:: What you have to do ::
From the listing below, pull each line that includes "States".

:: Record set ::
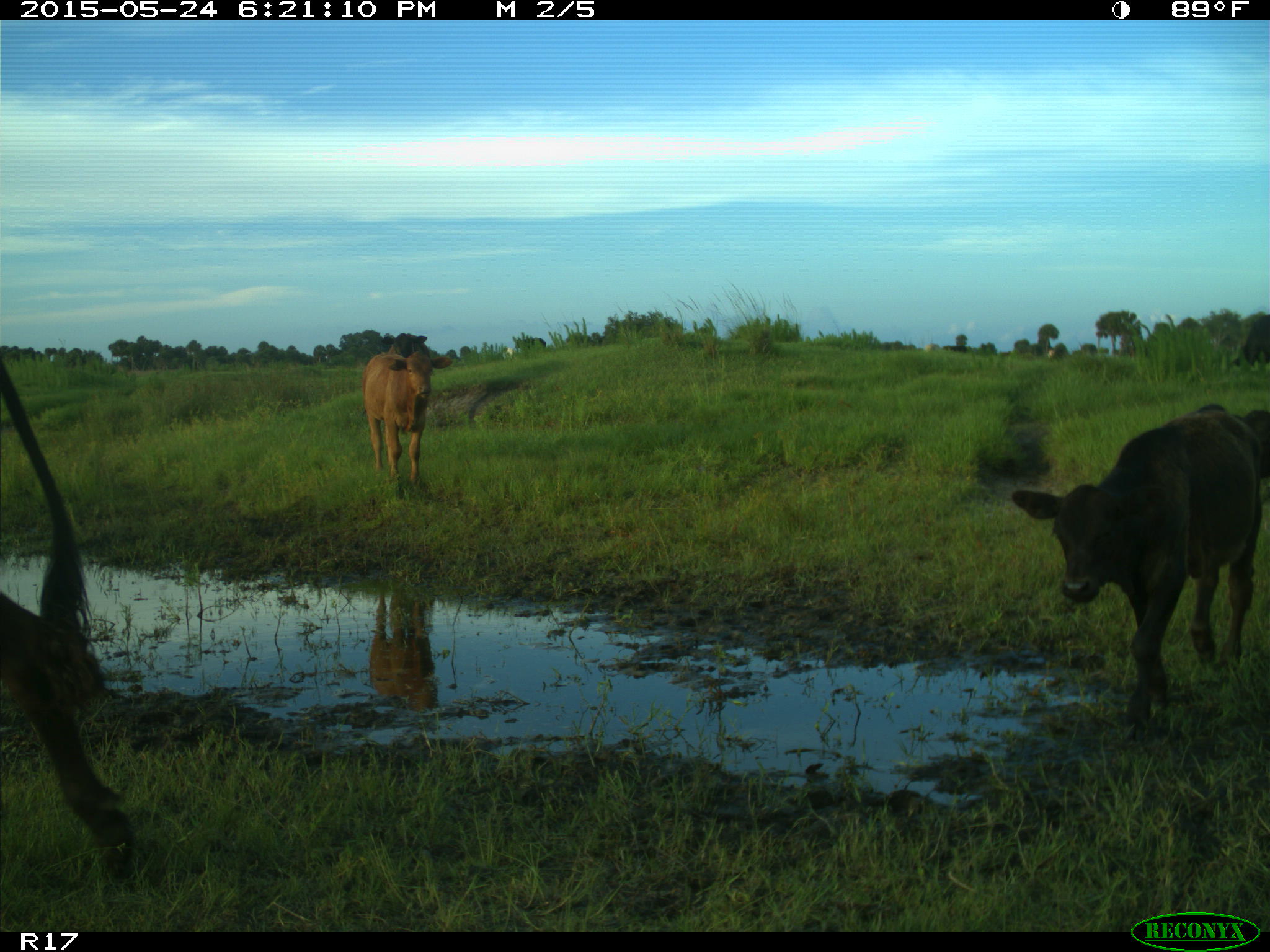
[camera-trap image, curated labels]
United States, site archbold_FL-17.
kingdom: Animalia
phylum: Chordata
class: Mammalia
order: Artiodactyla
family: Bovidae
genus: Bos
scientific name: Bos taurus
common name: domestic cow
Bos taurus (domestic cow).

--

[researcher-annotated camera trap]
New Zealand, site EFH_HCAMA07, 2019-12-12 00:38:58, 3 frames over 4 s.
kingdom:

...

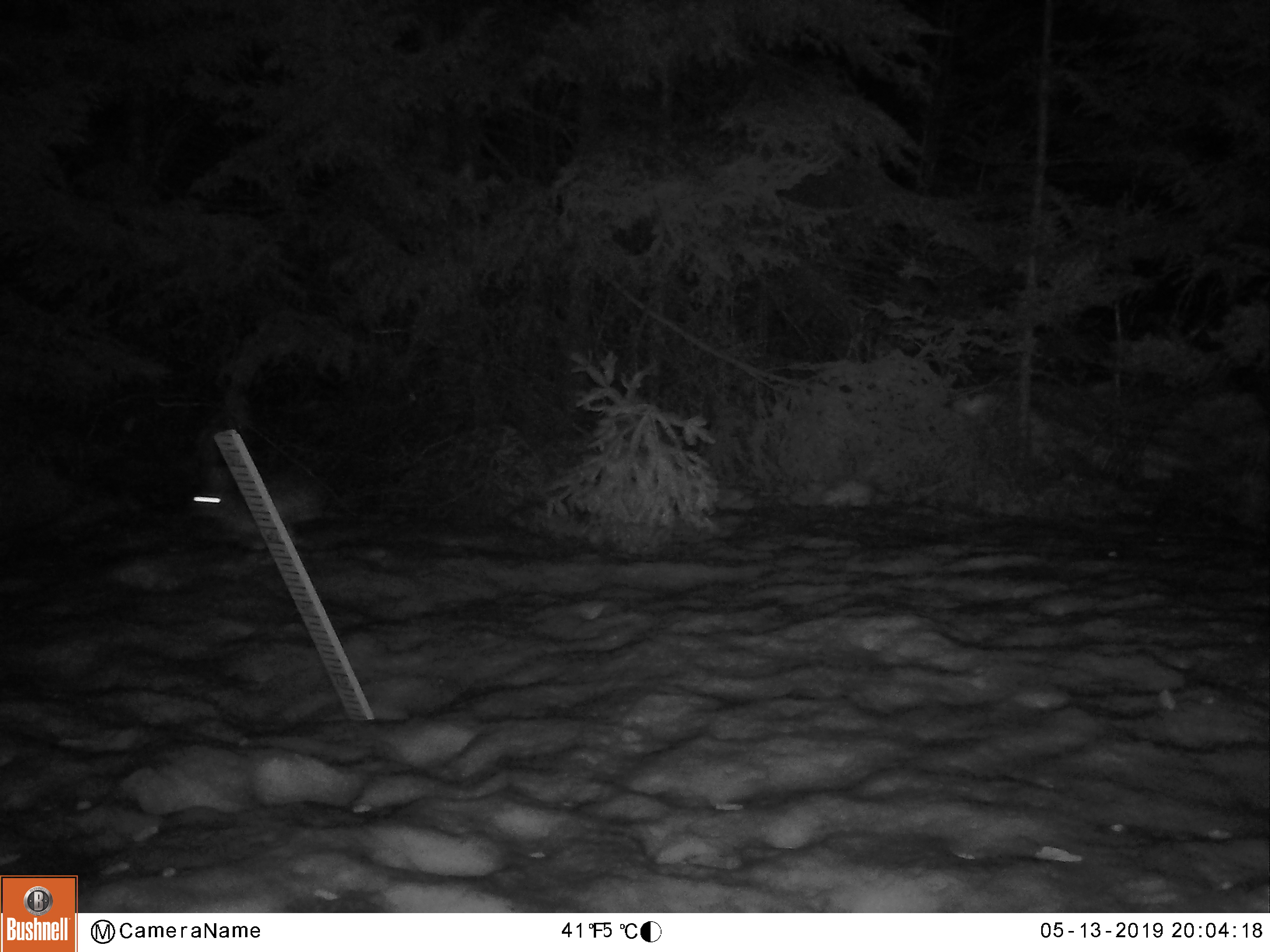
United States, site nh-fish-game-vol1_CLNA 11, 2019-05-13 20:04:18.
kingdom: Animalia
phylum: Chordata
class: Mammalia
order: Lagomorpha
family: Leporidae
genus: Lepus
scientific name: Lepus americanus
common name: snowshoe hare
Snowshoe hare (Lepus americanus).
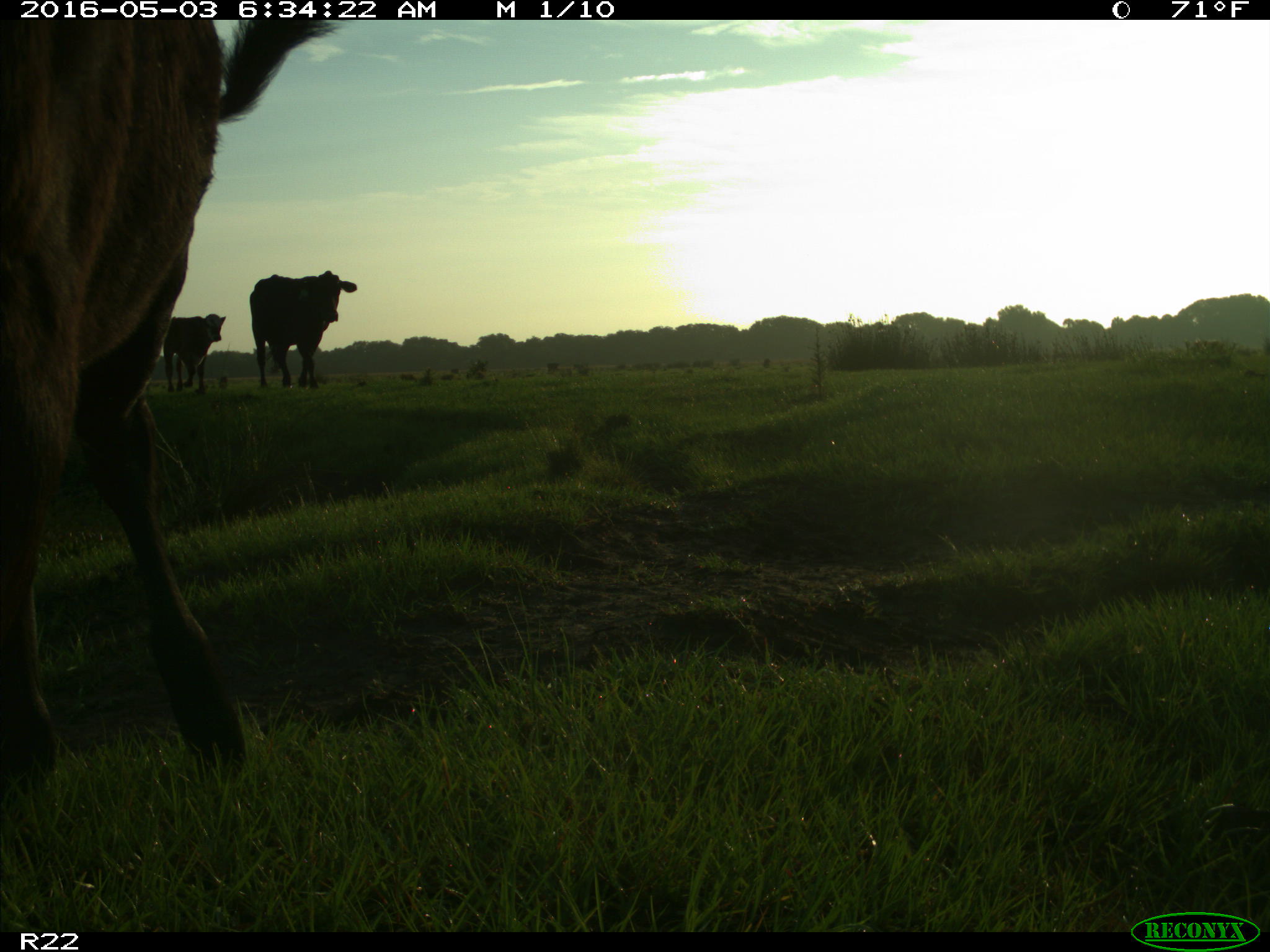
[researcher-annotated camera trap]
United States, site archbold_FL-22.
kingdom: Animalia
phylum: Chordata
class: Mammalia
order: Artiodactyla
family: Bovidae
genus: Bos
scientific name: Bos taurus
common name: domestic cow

:: Written answer ::
United States, site archbold_FL-17.
United States, site nh-fish-game-vol1_CLNA 11, 2019-05-13 20:04:18.
United States, site archbold_FL-22.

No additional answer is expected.